For example, the text filtering may be performed based on word
matching, sentence matching, etc. The words or sentences identified
through the text filtering may be removed, replaced, etc.
[0026] At 120, utterances and descriptive parts may be detected
from the obtained document. Herein, an utterance may refer to a
sentence spoken by a role in the document, and a descriptive part
may refer to sentences other than utterances in the document, which
may also be referred to as aside, etc. For example, for a sentence
<Tom said "It's beautiful here">, "beautiful" is an
utterance, and "Tom said" is a descriptive part.
[0027] In an implementation, the utterances and the descriptive
parts may be detected from the document based on key words. A key
word may be a word capable of indicating occurrence of utterance,
e.g., "say", "shout", "whisper", etc.

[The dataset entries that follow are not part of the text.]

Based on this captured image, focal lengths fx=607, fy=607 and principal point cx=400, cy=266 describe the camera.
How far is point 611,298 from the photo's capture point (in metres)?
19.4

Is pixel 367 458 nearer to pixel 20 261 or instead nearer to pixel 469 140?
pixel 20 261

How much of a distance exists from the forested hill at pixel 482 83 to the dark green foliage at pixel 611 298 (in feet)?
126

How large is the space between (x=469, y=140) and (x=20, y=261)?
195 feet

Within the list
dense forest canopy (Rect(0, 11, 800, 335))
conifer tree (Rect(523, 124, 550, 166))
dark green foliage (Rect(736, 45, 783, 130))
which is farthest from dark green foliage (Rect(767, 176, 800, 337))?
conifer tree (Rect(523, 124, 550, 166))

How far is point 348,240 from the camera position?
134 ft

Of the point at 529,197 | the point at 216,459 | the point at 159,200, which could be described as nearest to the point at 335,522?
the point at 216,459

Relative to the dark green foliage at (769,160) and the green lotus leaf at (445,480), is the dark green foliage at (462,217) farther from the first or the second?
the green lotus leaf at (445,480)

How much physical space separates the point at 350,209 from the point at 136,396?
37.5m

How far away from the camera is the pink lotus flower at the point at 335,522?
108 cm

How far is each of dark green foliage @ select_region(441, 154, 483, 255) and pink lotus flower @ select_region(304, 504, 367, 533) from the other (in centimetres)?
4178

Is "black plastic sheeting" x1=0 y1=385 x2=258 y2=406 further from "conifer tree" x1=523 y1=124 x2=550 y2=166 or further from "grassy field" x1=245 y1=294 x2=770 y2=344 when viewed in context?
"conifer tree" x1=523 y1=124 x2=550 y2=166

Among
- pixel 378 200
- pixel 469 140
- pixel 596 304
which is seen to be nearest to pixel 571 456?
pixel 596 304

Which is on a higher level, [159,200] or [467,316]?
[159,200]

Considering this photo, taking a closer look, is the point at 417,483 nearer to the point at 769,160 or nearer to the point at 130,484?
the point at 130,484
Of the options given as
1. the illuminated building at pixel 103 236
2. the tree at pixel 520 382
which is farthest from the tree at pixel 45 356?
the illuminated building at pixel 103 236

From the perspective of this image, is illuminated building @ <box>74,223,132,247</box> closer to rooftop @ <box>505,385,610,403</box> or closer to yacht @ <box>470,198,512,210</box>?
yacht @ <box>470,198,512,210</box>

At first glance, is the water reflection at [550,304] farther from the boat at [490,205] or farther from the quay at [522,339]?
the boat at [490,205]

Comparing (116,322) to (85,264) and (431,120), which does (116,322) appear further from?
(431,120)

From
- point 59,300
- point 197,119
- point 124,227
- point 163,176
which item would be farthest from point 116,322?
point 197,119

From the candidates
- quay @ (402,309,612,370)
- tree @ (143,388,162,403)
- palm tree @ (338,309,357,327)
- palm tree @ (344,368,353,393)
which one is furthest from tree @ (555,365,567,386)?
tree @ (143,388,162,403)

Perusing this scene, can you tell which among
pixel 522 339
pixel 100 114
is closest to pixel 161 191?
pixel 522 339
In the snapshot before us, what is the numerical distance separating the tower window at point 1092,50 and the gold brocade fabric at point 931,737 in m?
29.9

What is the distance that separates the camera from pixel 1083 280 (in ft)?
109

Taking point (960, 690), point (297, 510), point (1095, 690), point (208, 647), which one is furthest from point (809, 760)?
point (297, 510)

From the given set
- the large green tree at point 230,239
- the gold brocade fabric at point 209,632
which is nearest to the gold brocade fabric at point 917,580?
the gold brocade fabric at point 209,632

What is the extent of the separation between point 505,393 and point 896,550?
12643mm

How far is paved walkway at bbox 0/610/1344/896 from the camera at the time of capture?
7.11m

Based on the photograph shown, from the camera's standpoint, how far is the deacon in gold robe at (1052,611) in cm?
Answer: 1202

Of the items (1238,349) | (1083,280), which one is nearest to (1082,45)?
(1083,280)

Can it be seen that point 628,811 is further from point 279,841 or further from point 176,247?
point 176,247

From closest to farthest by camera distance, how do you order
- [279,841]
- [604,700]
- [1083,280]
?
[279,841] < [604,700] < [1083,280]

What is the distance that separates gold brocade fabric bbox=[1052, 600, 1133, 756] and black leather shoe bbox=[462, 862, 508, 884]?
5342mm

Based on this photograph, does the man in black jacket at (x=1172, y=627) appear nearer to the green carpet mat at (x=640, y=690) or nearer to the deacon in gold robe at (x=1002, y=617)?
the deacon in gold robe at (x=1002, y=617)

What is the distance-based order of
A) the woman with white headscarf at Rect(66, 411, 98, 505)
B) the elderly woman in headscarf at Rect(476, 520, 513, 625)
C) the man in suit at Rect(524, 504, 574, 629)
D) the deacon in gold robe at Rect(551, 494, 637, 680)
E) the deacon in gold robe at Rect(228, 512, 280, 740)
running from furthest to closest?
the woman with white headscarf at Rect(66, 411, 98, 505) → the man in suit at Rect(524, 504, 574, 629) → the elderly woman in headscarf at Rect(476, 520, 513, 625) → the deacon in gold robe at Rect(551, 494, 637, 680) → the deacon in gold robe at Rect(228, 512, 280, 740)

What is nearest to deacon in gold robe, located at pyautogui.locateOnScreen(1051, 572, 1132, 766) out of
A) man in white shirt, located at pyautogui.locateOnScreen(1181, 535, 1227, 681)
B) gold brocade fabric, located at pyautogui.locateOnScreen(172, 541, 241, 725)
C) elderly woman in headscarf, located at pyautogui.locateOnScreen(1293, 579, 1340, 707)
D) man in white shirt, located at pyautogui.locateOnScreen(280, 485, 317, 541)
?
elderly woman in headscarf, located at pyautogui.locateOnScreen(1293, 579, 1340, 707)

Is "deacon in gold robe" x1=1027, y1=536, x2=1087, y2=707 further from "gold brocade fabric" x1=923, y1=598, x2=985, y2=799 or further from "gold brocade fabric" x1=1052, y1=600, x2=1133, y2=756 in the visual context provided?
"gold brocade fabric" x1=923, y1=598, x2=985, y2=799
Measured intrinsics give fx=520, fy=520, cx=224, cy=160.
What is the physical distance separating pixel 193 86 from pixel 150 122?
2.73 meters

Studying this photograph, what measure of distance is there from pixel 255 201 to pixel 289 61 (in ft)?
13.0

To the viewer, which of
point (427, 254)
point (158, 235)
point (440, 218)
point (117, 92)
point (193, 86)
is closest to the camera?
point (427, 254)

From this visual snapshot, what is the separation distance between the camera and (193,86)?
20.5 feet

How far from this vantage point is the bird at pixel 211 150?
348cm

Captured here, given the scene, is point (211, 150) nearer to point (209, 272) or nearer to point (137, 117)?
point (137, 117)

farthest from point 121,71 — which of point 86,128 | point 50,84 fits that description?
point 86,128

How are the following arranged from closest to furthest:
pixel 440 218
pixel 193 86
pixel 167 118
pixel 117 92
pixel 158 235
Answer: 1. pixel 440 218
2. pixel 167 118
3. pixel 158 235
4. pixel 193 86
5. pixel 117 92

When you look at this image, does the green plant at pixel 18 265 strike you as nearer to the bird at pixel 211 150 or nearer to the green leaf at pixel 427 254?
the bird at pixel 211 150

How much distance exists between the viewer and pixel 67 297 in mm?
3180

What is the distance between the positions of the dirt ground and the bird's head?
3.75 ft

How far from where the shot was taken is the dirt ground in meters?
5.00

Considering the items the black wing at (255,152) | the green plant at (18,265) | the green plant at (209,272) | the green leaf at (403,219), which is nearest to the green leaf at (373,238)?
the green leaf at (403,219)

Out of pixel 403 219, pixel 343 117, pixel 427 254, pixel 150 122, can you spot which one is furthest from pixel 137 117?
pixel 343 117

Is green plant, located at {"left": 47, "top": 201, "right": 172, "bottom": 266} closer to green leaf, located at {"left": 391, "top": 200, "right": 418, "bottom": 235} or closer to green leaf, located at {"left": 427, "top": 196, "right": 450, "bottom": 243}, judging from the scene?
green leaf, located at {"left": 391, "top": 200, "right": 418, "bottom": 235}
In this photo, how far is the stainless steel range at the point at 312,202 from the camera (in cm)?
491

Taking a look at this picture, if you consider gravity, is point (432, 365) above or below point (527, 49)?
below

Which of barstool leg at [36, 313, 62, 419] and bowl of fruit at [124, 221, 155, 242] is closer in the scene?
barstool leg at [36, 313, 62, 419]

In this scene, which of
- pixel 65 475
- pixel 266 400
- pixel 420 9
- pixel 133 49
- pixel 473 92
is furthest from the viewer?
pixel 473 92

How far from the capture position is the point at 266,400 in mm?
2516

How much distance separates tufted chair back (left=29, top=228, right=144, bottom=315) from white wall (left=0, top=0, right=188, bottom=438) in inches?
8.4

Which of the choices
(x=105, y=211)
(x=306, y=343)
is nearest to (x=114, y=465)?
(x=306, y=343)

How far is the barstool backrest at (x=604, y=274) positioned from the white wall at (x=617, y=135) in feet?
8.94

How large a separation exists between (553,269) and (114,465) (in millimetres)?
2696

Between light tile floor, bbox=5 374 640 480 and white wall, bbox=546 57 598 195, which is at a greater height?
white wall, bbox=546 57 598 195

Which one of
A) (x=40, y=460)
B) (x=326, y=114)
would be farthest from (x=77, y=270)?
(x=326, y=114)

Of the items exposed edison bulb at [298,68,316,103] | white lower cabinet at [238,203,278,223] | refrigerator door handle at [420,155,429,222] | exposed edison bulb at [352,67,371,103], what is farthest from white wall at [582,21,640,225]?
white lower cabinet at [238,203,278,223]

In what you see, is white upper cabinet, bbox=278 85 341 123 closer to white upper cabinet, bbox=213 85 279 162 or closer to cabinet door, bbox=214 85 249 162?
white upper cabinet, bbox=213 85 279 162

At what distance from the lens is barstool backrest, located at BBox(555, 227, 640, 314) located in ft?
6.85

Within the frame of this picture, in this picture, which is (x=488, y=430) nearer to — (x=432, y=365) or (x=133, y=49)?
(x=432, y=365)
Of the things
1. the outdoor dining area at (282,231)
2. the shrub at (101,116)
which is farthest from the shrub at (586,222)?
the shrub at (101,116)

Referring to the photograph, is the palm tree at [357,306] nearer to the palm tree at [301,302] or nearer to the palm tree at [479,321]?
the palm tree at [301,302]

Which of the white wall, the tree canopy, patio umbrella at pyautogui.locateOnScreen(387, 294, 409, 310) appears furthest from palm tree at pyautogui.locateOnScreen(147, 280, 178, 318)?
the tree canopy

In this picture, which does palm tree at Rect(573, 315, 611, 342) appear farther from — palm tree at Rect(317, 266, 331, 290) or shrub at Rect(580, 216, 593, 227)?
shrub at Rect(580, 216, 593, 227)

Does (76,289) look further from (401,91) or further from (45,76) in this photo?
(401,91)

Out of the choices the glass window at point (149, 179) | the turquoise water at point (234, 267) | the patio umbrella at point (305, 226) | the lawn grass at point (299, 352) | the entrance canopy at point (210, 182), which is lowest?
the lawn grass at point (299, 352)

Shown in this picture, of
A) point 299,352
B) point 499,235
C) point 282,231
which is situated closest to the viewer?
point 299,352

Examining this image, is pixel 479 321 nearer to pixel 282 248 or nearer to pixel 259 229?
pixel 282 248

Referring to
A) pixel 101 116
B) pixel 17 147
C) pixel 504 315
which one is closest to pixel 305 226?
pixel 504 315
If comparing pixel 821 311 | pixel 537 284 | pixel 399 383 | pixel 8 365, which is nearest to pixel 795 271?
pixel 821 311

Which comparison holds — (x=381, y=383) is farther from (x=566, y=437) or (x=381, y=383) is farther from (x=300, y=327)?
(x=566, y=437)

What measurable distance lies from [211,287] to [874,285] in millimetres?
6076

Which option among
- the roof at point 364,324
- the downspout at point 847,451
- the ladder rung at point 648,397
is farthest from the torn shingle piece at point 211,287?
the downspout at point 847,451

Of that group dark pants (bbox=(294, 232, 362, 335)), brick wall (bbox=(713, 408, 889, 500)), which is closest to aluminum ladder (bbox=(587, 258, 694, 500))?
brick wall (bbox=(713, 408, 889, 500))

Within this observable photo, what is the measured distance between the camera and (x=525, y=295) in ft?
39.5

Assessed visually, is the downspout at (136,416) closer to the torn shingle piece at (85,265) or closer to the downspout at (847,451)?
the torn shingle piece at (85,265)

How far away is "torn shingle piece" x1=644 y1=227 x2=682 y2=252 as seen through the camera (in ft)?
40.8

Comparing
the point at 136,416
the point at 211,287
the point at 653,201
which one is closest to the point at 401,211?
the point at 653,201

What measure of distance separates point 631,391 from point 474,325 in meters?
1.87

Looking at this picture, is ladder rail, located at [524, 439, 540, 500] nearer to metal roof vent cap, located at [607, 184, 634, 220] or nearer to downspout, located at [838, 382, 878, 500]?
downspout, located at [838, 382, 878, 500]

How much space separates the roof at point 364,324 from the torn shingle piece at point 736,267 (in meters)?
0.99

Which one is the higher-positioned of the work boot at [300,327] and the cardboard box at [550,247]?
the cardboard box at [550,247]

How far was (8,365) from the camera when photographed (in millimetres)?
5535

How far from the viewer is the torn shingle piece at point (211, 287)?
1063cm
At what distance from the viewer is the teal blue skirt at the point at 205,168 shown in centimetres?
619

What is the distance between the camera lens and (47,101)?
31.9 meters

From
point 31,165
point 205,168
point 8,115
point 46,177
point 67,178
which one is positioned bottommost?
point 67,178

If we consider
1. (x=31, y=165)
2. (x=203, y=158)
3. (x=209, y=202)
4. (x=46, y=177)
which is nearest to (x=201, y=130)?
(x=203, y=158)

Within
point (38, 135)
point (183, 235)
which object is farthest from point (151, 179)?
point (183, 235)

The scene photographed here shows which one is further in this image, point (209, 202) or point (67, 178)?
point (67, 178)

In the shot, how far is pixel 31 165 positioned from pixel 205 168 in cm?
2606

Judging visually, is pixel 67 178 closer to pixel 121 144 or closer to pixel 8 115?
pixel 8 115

For example, if a key word
"say" is detected from a sentence in the document, the part
following this key word in the sentence may be determined as an
utterance, while other parts of the sentence are determined as
descriptive parts.
[0028] In an implementation, the utterances and the descriptive
parts may be detected from the document based on key punctuations.
A key punctuation may be punctuation capable of indicating
occurrence of utterance, e.g., double quotation marks, colon, etc.
For example, if double quotation marks are detected in a sentence
of the document, the part inside the double quotation marks in the
sentence may be determined as an utterance, while other parts of
the sentence are determined as descriptive parts.
[0029] In an implementation, for a sentence in the document, this
sentence may be determined as a descriptive part based on a fact
that no key word or key punctuation is detected.
[0030] The detecting operation at 120 is not limited to any one
above approach or combinations thereof, but may detect the
utterances and the descriptive parts from the documents through any
appropriate approaches. Through the detecting at 120, one or more
utterances 122 and one or more descriptive parts 124 may be
determined from the document.
[0031] For the utterances 122, a role corresponding to each
utterance may be determined at 126 respectively. For example,
assuming that the utterances 122 comprise <utterance 1>,
<utterance 2>, <utterance 3>, <utterance 4>,
etc., it may be respectively determined that the utterance 1 is
spoken by a role A, the utterance 2 is spoken by a role B, the
utterance 3 is spoken by the role A, the utterance 4 is spoken by a
role C, etc. It will be discussed later in details about how to
determine a role corresponding to each utterance.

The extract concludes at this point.